MATERIAL SHOWN:
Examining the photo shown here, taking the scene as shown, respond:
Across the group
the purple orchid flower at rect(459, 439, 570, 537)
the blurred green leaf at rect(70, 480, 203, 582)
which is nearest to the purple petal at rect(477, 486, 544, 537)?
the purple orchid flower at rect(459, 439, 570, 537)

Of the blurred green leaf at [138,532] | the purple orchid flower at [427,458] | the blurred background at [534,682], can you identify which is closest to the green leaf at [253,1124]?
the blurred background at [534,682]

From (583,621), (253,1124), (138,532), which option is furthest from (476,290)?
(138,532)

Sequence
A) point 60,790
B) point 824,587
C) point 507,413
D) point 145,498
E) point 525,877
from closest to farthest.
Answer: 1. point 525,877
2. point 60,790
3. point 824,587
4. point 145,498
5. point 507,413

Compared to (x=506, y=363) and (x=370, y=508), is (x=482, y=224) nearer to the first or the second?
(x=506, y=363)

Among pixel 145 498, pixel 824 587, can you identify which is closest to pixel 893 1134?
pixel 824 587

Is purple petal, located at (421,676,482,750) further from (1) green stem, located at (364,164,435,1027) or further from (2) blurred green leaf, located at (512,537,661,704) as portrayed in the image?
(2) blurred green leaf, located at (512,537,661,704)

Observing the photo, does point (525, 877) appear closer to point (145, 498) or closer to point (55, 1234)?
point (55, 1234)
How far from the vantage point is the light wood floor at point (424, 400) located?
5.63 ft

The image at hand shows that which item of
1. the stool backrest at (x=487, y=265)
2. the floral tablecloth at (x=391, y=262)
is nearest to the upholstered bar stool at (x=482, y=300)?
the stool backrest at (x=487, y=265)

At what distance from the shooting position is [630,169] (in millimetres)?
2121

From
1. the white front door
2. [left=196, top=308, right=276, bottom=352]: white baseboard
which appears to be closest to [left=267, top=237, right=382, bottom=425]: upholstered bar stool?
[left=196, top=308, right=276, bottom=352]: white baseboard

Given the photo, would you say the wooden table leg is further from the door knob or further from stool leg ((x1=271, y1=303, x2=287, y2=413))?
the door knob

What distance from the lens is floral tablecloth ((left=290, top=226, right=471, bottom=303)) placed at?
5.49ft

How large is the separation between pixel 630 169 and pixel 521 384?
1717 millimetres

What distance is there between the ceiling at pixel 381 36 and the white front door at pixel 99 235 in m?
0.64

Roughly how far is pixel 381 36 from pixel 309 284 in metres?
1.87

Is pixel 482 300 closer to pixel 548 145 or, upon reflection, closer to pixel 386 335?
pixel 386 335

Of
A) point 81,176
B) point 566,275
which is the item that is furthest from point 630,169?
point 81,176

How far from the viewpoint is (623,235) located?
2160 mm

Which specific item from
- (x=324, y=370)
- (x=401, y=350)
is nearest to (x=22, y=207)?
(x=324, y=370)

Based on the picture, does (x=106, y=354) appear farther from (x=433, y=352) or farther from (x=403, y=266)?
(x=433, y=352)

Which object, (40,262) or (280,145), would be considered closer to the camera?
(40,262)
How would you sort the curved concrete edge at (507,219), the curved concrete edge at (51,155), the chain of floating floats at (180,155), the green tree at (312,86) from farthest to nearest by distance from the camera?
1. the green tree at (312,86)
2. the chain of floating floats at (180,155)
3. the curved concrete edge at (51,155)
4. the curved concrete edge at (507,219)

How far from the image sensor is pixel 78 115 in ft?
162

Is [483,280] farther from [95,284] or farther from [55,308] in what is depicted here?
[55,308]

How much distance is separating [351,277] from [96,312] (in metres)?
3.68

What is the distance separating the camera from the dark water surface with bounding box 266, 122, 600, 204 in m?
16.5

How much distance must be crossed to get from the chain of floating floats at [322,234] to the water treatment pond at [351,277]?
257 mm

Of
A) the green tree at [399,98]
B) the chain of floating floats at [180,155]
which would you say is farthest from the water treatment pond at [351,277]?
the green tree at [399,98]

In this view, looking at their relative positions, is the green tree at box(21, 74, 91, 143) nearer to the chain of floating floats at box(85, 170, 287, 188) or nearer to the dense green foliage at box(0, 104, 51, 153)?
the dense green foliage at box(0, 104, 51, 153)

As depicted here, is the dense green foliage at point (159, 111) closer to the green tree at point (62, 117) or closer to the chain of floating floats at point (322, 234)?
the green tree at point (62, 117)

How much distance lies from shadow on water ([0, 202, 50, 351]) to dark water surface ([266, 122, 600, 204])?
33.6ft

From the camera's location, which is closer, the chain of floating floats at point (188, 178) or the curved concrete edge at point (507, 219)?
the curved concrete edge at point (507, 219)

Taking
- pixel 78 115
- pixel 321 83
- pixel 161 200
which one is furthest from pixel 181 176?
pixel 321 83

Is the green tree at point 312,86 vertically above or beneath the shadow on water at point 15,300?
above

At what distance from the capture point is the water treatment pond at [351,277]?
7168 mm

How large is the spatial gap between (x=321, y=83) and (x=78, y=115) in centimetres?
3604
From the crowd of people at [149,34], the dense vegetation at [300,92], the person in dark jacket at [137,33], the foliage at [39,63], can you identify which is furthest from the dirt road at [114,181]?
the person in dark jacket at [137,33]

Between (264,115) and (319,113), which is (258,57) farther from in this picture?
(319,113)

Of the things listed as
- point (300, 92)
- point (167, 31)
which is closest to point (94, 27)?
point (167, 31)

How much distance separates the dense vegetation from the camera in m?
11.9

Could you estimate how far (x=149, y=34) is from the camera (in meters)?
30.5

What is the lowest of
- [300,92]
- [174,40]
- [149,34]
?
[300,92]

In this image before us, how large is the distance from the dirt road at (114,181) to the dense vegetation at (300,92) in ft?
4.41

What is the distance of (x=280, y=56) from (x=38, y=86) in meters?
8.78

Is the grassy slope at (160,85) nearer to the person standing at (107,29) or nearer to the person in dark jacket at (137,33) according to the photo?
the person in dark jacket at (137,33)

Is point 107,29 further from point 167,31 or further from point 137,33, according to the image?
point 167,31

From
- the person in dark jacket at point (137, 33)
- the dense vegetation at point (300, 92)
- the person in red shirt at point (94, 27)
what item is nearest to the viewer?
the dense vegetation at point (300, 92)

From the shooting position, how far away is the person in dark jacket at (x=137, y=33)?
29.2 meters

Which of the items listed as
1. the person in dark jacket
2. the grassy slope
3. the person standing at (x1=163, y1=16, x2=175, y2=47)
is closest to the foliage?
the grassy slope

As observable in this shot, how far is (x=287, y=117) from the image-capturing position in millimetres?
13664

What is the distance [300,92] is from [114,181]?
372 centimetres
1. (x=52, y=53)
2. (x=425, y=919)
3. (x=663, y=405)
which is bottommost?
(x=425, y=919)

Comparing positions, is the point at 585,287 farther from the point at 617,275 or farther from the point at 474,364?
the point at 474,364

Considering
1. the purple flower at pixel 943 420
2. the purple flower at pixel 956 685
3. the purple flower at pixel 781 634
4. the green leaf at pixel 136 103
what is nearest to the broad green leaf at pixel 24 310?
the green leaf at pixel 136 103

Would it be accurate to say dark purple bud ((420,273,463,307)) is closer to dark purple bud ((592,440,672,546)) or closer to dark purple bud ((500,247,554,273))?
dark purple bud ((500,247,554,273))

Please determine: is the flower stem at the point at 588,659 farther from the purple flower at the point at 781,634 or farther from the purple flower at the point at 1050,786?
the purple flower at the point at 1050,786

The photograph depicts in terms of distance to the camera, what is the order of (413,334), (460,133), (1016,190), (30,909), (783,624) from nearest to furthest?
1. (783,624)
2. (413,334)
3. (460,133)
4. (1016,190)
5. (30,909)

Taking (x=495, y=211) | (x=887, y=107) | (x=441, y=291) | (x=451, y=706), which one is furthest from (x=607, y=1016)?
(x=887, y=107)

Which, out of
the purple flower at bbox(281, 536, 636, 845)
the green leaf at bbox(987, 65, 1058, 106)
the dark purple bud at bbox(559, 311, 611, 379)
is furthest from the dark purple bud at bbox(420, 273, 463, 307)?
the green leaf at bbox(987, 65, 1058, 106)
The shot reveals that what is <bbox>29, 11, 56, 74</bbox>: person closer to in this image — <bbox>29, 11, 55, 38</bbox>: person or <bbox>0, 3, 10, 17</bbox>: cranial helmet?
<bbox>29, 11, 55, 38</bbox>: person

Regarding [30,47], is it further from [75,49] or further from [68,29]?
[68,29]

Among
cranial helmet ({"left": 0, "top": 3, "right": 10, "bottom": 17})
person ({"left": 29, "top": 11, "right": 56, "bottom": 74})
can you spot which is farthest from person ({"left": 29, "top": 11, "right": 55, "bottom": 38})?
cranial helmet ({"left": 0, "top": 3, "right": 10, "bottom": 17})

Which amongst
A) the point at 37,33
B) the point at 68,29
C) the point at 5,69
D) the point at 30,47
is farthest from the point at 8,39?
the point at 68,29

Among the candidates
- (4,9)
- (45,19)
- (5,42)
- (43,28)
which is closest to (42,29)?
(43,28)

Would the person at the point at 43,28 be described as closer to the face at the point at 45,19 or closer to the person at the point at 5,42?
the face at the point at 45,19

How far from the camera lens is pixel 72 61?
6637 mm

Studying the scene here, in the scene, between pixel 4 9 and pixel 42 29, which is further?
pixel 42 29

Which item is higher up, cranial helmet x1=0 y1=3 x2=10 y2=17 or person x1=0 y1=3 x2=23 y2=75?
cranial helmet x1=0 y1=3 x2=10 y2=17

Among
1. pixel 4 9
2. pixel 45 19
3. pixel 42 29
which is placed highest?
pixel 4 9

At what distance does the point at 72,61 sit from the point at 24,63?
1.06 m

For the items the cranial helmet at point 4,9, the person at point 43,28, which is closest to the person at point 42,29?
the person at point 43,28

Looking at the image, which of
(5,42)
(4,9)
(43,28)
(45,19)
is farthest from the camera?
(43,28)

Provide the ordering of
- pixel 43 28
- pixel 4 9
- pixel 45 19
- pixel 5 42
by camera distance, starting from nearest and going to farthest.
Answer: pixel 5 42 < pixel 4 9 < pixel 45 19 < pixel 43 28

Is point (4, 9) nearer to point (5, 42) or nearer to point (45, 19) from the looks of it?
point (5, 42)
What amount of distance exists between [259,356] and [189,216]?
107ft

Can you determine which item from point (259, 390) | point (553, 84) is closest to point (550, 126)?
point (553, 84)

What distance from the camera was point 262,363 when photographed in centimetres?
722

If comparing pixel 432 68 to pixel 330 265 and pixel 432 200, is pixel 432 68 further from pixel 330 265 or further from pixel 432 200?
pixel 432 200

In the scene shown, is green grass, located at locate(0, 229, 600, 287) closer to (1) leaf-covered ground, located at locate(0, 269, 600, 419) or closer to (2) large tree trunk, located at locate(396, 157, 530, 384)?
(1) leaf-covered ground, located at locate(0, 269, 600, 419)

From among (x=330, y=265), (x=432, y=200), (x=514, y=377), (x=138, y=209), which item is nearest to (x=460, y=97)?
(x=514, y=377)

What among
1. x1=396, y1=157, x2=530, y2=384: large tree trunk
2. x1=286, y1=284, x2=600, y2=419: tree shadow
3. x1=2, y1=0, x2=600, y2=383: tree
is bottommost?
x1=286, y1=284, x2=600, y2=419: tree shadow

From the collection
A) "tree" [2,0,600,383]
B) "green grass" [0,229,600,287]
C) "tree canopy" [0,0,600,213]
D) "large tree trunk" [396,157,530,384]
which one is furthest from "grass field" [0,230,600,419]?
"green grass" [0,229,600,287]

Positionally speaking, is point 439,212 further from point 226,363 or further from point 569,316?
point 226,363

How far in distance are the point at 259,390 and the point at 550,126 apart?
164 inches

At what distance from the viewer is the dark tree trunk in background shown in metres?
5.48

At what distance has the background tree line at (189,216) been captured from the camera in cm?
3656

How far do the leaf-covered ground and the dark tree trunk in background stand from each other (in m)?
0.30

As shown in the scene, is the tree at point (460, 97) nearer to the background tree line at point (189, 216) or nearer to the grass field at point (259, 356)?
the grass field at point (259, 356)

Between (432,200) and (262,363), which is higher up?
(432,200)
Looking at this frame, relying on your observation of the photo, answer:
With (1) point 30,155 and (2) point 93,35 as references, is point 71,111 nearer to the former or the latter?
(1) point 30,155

SET PROBLEM: Rewrite the records from the line with "From the shooting position, how" up to and including the line with "29.2 meters" as a Markdown table with the columns Row and Line, one numbered row per line, leaving out blank lines.

TASK SOLUTION:
| Row | Line |
|---|---|
| 1 | From the shooting position, how far away is the person in dark jacket at (x=137, y=33)? |
| 2 | 29.2 meters |